Flandreau hat zwei Generationen von Wirtschaftshistorikern ausgebildet, die heute führende Positionen an Hochschulen, in internationalen Organisationen und in der Politik bekleiden. Sein akademischer Hintergrund verbindet sich mit praktischer Erfahrung. So war er unter anderem als Chefvolkswirt für Frankreich bei Lehman Brothers (2002-2008) tätig. Er ist Vorsitzender des Irving Fisher Committee for Long Run Macro-Financial Data and retro-prospective, der von der Bank für Internationalen Zahlungsausgleich geförderten historischen Währungs- und Finanzstatistik, die er zusammen mit der Bank von Norwegen ins Leben gerufen hat.
Flandreau hat zahlreiche Artikel in Fachzeitschriften und mehrere Bücher veröffentlicht. Er ist der Gründungsherausgeber von Capitalism, A Journal of Economics and History, einer Zeitschrift der Penn Press, die sich dem interdisziplinären Dialog über den Kapitalismus widmet. Er hat zudem in den Herausgebergremien der wichtigsten wirtschaftshistorischen Zeitschriften mitgewirkt und war von 2006 bis 2008 Präsident der European Historical Economics Society.
Nicht zuletzt ist er Autor eines währungshistorischen Klassikers über die Entstehung des internationalen Goldstandards, der 2003 bei Oxford University Press unter dem Titel “The Glitter of Gold” erschien.

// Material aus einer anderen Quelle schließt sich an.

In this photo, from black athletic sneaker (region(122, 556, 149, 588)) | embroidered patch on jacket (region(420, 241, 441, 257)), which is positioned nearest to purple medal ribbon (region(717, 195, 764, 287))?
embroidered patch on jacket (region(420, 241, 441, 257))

Seine Arbeit über die langfristige Entwicklung der Devisenreserven im 20. Jahrhundert und insbesondere seine die vorherrschende Sicht revidierende Forschung zum Zeitpunkt der Entstehung des Dollars als internationaler Währung ("The rise and fall of the dollar", 2009, European Review of Economic History, zusammen mit Barry Eichengreen) haben die Literatur und die politische Debatte maßgeblich beeinflusst. In jüngerer Zeit verfasste er eine Studie über die Ökonomie englischer Gelehrtengesellschaften im 19. Jahrhundert (Anthropologists in the Stock Exchange Chicago University Press 2016, erscheint demnächst auf Chinesisch bei The Commercial Press). Derzeit arbeitet er an einer Geschichte der Staatsbankrotte.
Während seines Aufenthalts in Frankfurt im Sommersemester 2024 hält Marc Flandreau einen öffentlichen Vortrag über "The Law and Economics of Governed Platforms: Lessons from the Origins of the London Stock Exchange" (22. Mai 2024) und organisiert eine internationale Konferenz über die Restrukturierung internationaler Staatsschulden (20. Juni 2024). Außerdem wird er im Rahmen der Masterstudiengänge Money & Finance und International Economics and Economic Policy am Fachbereich Wirtschaftswissenschaften der Goethe-Universität Frankfurt ein Seminar zum Thema "The International Monetary System: History and Prospects" anbieten.
Professor Flandreau ist der achte Gastprofessor im Rahmen der Stiftungsgastprofessur “Financial History” an der Goethe Universität Frankfurt. Im Rahmen dieser Professur werden international renommierte Experten der Banken- und Finanzgeschichte eingeladen, ihre Forschung und Methoden mit Wissenschaftlern, Studierenden und der interessierten Öffentlichkeit in Frankfurt zu teilen. Kooperationspartner sind das Leibniz-Institut für Finanzmarktforschung SAFE am House of Finance und das Institut für Bank- und Finanzgeschichte. Bisherige Gastprofessoren waren Benjamin Friedman, Harvard University (2015), Caroline Fohlin, Emory University, Atlanta (2016), Hans-Joachim Voth, Universität Zürich (2017), Harold James, Princeton University (2018), Barry Eichengreen, University of California, Berkeley (2019), Catherine R. Schenk, Oxford University (2021/2) und Eugene N. White, Rutgers University (2023).
Die Gastprofessur wurde 2014 anlässlich des hundertjährigen Bestehens der Goethe-Universität vom Bankhaus Metzler und der Edmond de Rothschild Gruppe gestiftet. Seit 2018 wird sie vom Metzler Bankhaus und der Friedrich Flick Förderungsstiftung gefördert.